### TEXTO FORNECIDO

11/12/2023

Estreleiras de La Palma



Uma colecção desgarrada de factos só se transforma em conhecimento quando conseguimos estruturá-los e dar-lhes coerência — ou seja, quando conseguimos enquadrá-los numa teoria. Uma teoria não é necessariamente uma verdade objectiva e absoluta, e pode até ser uma construção parcial e altamente subjectiva, mas sem um esforço mais ou menos consciente de teorização tudo perde sentido e somos apenas joguetes de forças que nos ultrapassam. Até uma actividade lúdica como a observação da natureza exige compreensão e sistematização. As coisas não são belas apenas porque nos suscitam certas reacções espontâneas dos sentidos, mas também (ou sobretudo) porque se nos afiguram como exemplos consumados de certas classes reconhecíveis.

Coleccionar plantas, mesmo em observações fugazes que se transmudam em fotos duradouras, exige que, ao sempre necessário (e quase infantil) deslumbre por cores, formas, texturas e cheiros, juntemos a dada altura a sistematização. Sem alguma forma de organizar as plantas que vamos conhecendo, a memória pouco ou nada retém. Conseguir distinguir as famílias botânicas mais comuns é uma das primeiras etapas para nos familiarizarmos com o mundo vegetal. Também ajuda saber reconhecer, ainda que sem grande rigor, os diferentes habitats: as plantas dunares não costumam aparecer em carvalhais, as plantas de beira-rio não toleram ambientes desérticos, e assim por diante.

######
### DADOS REGISTADOS

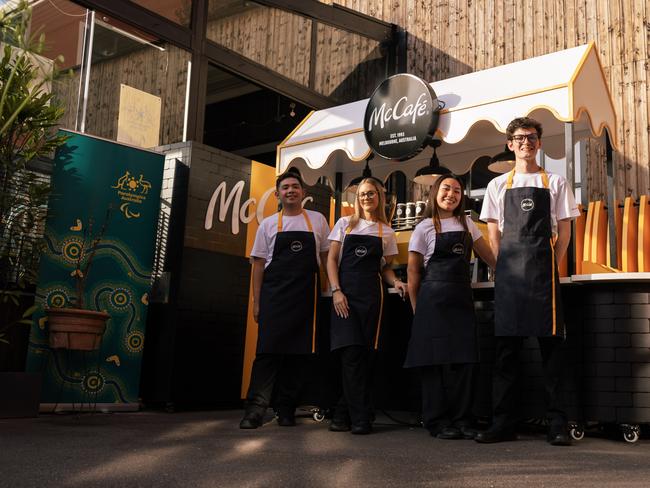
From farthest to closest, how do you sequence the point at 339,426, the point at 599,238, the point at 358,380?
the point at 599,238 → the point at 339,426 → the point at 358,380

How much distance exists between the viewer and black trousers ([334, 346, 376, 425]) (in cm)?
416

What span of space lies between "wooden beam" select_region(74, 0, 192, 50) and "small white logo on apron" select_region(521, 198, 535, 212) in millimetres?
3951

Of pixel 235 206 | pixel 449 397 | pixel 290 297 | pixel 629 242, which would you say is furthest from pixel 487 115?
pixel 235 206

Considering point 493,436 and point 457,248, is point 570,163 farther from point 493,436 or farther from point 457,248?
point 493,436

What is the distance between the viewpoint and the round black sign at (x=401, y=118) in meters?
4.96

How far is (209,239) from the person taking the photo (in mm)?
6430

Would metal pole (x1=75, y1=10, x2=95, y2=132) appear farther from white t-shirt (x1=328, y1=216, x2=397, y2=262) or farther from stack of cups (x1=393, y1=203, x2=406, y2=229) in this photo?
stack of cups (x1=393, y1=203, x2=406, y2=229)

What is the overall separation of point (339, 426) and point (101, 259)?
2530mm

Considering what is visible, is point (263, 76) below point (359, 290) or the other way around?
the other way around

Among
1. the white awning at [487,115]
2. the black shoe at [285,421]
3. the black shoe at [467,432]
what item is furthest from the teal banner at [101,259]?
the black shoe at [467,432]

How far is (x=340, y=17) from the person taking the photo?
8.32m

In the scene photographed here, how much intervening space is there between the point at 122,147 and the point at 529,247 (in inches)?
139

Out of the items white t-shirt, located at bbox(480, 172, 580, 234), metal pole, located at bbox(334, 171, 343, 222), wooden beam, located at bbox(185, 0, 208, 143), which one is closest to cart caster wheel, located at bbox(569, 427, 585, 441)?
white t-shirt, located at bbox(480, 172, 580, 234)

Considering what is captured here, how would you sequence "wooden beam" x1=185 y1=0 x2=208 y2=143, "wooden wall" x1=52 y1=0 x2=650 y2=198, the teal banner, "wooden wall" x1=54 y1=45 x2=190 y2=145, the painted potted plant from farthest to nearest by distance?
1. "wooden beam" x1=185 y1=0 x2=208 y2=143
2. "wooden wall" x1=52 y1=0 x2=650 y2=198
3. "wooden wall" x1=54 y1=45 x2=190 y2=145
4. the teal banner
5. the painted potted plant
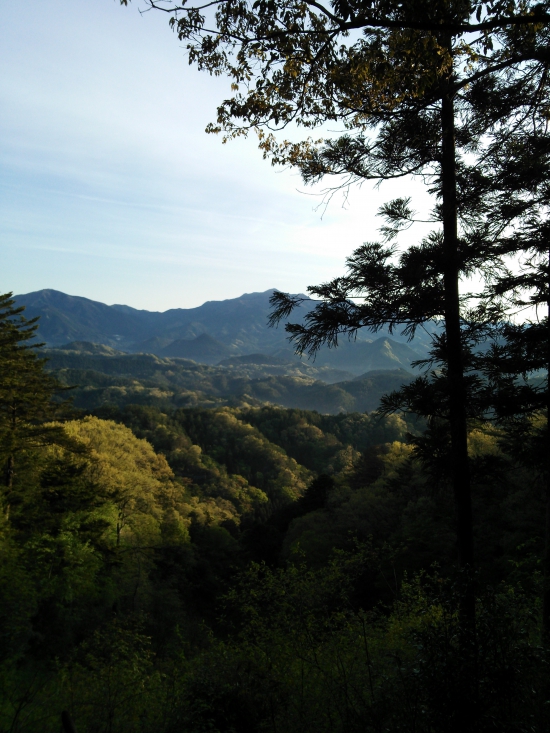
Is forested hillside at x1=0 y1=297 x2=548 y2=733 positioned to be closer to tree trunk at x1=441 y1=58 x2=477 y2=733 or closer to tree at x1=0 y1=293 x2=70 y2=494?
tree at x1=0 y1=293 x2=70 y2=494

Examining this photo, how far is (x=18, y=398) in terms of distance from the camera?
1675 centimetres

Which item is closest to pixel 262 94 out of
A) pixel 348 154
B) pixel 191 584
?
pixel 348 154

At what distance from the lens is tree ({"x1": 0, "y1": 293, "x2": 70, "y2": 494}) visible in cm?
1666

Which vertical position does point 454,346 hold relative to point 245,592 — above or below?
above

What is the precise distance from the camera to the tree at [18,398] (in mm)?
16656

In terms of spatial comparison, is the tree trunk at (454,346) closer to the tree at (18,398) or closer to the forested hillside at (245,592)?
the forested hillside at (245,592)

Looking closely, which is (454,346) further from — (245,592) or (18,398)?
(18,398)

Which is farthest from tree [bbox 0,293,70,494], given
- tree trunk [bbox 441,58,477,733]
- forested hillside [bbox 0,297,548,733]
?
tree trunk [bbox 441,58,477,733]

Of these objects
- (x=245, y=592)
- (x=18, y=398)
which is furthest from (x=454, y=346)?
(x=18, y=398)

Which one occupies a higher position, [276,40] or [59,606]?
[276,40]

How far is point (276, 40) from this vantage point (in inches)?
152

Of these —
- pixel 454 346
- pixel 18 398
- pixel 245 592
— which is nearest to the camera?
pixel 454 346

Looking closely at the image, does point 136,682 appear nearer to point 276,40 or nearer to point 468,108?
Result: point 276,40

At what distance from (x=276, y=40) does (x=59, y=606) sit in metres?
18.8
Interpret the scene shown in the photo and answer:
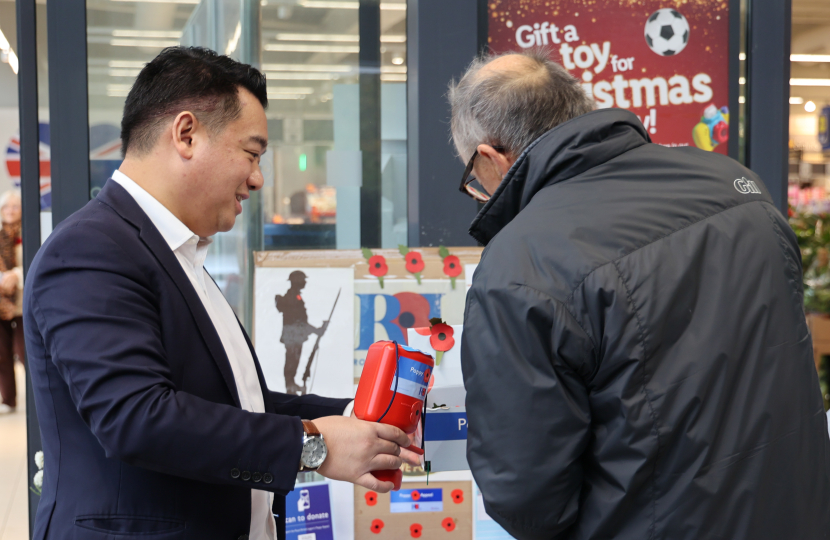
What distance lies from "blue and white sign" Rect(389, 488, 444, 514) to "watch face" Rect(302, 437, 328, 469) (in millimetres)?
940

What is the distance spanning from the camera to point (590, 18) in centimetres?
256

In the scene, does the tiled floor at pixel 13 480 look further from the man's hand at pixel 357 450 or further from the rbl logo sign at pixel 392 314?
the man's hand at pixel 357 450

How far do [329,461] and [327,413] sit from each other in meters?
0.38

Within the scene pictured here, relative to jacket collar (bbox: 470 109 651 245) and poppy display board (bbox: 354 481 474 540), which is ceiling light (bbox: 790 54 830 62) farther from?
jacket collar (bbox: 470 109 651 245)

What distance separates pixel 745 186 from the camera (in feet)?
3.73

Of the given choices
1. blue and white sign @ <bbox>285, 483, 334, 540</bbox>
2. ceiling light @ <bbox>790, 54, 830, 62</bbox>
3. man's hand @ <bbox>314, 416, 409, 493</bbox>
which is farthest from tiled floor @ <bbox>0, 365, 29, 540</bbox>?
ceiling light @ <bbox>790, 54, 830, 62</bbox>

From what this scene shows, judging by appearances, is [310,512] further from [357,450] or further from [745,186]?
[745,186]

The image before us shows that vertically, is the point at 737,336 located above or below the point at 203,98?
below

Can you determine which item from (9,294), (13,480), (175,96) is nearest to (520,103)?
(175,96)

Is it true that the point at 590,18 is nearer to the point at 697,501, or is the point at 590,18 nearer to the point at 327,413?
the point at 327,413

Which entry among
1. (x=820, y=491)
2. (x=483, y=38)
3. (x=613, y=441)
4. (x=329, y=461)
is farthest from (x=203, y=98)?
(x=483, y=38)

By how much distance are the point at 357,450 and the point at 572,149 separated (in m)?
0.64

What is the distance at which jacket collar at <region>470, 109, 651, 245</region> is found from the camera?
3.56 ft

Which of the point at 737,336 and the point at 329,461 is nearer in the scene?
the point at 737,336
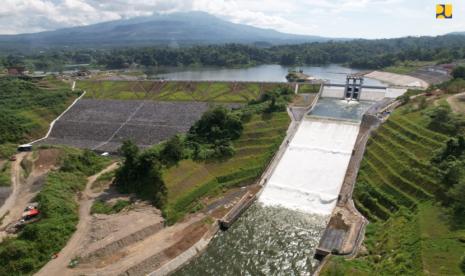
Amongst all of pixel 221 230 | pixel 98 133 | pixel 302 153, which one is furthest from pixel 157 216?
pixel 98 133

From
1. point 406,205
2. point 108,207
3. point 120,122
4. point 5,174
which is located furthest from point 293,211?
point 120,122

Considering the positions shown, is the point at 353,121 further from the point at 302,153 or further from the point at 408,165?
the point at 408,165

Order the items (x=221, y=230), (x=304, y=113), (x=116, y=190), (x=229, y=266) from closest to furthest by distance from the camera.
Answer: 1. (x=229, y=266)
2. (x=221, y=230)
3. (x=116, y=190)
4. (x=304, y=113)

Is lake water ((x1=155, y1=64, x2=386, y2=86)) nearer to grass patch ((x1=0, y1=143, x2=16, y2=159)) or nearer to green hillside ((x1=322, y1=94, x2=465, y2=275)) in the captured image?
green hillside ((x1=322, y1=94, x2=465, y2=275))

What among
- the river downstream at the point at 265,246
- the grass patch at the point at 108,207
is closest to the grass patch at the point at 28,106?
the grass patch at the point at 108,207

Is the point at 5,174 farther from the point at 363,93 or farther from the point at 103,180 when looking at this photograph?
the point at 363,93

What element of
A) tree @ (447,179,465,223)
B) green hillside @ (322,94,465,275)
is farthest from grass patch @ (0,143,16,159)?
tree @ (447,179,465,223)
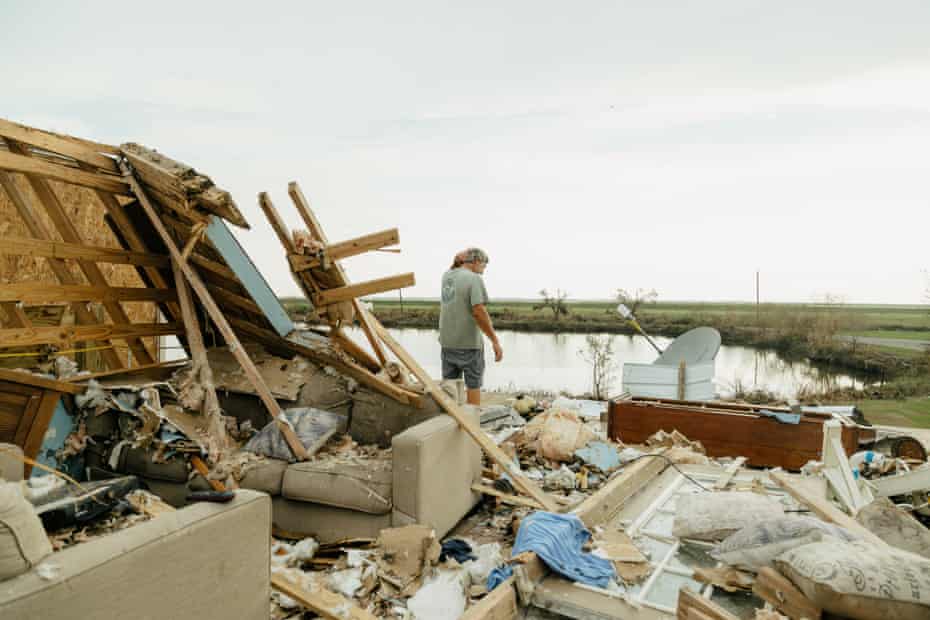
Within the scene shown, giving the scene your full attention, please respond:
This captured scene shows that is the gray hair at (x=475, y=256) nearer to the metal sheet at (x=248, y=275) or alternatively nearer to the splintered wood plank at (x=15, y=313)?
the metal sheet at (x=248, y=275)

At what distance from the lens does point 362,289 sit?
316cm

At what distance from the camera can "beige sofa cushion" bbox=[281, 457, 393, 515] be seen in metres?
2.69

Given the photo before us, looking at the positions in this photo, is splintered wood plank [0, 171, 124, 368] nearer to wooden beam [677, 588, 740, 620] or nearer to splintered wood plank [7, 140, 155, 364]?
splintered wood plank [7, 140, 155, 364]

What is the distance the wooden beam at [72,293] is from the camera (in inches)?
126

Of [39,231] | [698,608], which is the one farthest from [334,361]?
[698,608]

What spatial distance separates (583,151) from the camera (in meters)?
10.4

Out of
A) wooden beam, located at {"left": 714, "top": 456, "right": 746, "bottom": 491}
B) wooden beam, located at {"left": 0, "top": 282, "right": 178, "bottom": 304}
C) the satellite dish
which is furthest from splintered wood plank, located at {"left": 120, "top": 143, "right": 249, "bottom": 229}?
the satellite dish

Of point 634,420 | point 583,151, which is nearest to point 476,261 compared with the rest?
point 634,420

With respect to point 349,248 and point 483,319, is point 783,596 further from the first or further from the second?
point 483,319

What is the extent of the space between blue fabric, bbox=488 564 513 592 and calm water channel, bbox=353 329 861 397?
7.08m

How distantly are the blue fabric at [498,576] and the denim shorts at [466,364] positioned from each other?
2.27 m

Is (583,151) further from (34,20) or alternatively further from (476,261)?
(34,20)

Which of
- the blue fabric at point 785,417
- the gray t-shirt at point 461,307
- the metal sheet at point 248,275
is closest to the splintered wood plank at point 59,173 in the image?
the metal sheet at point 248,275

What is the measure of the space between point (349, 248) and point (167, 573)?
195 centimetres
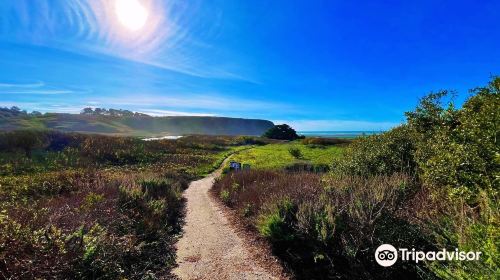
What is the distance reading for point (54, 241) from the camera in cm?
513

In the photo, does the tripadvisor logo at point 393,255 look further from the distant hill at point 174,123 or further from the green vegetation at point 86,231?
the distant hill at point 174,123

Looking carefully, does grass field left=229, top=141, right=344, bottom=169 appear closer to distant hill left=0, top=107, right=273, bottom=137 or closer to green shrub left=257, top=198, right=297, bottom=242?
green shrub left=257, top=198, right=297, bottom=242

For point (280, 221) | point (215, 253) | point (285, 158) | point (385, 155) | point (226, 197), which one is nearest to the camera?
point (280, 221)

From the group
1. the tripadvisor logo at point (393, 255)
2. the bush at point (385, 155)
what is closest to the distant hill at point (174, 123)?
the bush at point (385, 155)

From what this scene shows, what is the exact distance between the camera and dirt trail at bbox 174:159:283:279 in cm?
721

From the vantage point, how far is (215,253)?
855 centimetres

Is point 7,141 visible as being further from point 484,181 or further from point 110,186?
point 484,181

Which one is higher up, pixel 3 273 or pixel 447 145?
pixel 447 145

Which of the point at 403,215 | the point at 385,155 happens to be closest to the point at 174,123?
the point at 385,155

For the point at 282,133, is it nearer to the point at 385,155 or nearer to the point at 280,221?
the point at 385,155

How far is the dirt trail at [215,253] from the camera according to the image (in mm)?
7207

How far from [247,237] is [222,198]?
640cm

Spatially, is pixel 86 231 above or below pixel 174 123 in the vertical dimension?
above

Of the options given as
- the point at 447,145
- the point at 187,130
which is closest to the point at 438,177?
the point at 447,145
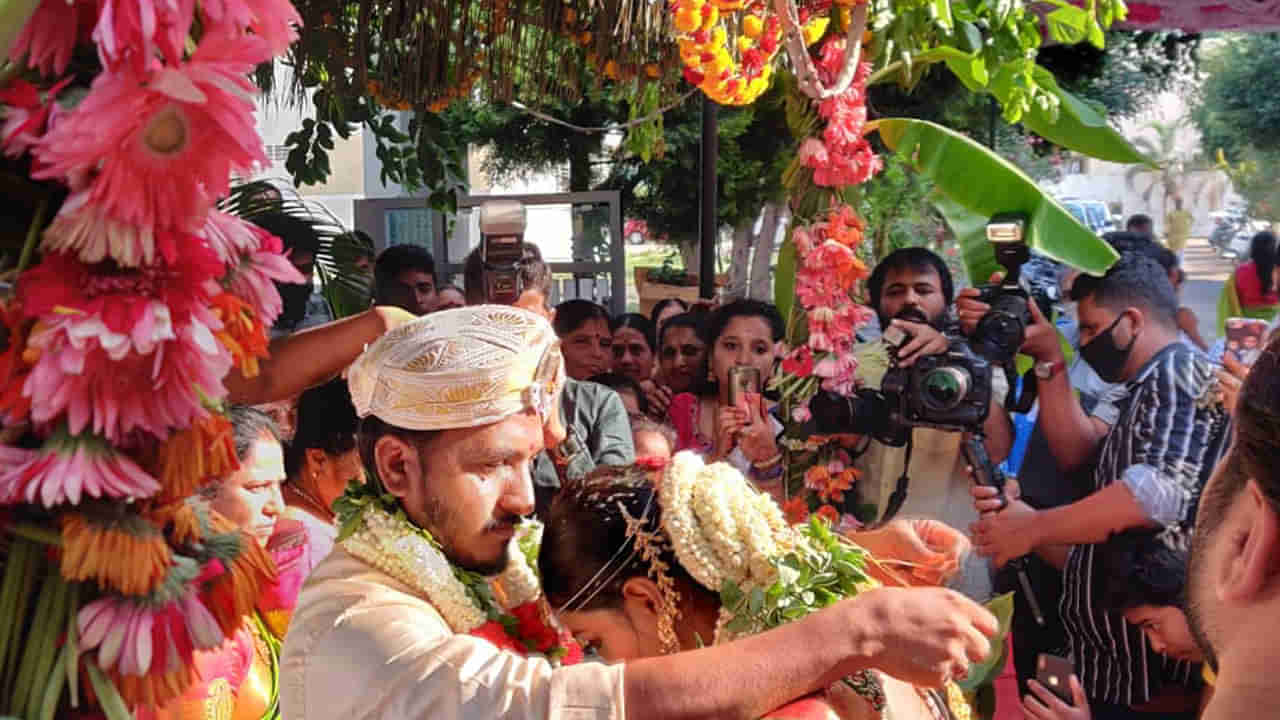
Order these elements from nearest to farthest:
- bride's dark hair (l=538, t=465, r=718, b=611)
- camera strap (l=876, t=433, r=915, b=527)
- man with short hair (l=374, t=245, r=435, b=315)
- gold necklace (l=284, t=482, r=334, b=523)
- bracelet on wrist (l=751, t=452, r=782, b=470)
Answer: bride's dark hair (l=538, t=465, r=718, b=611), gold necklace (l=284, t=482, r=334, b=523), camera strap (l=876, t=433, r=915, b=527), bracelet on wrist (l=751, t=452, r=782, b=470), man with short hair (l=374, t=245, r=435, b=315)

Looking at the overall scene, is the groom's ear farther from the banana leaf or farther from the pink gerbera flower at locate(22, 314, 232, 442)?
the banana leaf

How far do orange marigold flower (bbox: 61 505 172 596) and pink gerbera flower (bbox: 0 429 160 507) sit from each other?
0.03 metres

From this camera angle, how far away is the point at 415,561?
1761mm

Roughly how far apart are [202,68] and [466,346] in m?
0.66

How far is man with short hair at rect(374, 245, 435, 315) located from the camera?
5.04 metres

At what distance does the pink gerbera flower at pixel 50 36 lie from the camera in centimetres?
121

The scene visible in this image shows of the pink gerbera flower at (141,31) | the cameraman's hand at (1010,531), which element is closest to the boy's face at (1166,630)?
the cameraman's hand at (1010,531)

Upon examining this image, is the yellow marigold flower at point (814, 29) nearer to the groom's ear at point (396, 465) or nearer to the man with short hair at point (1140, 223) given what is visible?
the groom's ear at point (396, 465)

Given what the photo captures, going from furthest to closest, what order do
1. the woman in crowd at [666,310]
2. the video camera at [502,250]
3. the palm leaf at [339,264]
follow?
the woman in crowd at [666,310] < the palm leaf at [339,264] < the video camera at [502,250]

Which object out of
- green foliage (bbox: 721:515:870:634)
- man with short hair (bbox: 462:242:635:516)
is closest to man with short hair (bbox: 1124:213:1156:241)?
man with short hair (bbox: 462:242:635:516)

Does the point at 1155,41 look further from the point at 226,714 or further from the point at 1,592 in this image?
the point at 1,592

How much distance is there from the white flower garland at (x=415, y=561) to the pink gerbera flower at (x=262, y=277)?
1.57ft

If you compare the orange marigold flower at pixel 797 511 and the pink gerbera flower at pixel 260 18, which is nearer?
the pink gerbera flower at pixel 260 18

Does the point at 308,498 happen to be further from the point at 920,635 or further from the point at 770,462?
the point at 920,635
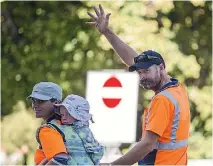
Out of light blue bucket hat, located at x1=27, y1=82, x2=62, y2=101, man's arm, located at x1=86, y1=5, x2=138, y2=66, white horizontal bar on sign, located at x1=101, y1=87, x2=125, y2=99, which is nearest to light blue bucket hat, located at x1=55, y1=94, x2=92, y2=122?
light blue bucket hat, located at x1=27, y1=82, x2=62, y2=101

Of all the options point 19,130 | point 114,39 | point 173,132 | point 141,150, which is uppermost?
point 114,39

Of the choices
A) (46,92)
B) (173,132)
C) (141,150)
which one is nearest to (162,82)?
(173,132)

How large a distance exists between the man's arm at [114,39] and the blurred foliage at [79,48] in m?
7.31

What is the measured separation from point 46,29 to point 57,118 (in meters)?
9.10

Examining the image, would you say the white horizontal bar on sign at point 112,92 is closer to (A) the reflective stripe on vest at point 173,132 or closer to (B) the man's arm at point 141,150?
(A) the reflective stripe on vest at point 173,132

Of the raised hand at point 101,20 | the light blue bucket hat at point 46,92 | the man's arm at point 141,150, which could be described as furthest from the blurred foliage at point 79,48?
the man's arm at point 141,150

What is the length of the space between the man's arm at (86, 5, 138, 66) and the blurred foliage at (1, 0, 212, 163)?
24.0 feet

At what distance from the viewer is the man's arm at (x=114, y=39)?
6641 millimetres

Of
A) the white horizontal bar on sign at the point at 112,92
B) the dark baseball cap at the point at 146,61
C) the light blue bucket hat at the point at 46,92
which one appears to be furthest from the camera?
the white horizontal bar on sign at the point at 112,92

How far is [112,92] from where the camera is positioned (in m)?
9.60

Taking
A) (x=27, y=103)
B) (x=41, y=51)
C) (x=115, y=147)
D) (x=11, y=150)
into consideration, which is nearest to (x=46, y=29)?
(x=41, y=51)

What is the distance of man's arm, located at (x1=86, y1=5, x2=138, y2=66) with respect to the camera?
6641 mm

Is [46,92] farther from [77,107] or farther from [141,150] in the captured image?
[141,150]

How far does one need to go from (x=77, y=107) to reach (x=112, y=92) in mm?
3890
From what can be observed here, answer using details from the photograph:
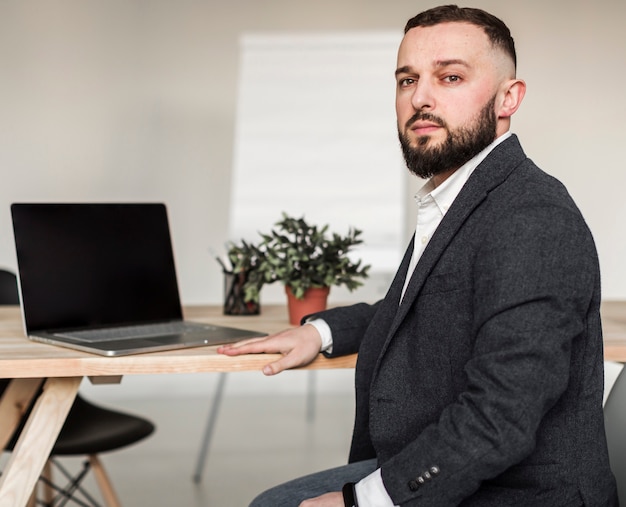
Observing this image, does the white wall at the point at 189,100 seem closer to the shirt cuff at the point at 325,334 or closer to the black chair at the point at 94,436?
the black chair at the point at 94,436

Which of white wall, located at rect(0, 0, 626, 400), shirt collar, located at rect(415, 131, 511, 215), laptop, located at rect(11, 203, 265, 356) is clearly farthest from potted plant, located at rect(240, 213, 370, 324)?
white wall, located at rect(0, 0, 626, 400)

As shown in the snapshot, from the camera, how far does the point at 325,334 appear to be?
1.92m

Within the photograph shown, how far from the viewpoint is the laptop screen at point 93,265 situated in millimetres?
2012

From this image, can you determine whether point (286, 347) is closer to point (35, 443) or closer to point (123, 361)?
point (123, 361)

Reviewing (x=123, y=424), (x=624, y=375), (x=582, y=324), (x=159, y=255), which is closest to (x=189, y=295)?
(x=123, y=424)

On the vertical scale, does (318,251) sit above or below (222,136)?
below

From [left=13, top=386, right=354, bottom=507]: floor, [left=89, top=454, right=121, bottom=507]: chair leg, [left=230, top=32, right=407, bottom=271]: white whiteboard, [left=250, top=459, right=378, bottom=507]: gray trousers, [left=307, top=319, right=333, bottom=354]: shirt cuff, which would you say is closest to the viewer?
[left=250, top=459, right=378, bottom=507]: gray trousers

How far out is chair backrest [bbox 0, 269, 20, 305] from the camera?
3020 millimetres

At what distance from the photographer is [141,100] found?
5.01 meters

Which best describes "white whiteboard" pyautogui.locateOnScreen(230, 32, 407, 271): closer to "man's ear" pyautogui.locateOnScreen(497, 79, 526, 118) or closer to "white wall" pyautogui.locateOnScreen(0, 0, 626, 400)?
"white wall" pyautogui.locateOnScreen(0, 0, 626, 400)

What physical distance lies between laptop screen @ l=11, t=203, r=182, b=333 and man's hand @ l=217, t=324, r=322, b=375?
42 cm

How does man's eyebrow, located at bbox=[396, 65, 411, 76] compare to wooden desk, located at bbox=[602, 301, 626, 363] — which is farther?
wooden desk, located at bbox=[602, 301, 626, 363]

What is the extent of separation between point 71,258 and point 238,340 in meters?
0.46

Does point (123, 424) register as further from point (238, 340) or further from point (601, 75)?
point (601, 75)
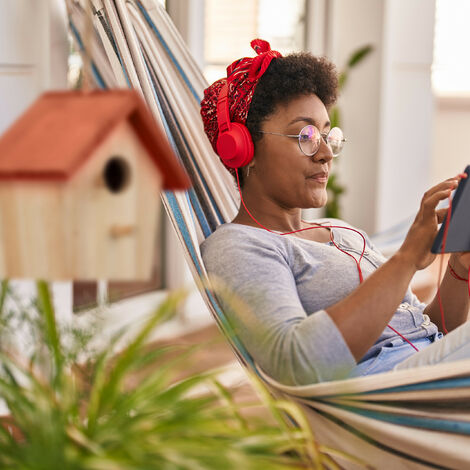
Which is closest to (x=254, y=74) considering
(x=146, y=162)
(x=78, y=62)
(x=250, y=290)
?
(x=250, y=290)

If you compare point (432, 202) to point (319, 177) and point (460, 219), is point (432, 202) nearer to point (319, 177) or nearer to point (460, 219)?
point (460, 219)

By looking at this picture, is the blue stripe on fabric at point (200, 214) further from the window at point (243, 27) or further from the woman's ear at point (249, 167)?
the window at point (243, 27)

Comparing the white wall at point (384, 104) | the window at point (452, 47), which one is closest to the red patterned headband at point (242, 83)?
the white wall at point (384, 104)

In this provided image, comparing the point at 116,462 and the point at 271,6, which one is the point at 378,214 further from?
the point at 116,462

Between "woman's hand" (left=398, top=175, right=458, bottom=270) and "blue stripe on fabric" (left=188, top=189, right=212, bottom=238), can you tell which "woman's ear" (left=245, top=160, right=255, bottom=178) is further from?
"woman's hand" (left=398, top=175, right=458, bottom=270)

######

Retoma o texto sobre as estreleiras de La Palma e continua-o a partir da última frase. Estas linhas não têm qualquer relação com o texto sobre as estreleiras de La Palma.

Deste modo, sem grandes compromissos, vamos construindo um conhecimento que nos permite tirar maior gozo estético e intelectual do mundo à nossa volta. Mas esse mundo é tão diverso que o amadorismo é constantemente confrontado com os seus limites — e, porque qualquer especialização abarca necessariamente um campo restrito, todos nós somos amadores em quase tudo. O género Argyranthemum nas Canárias fornece um bom exemplo de como o conhecimento empenhado, mas destituído da minúcia e do aparato técnico-científico só ao alcance de especialistas, pode levar a conclusões erróneas.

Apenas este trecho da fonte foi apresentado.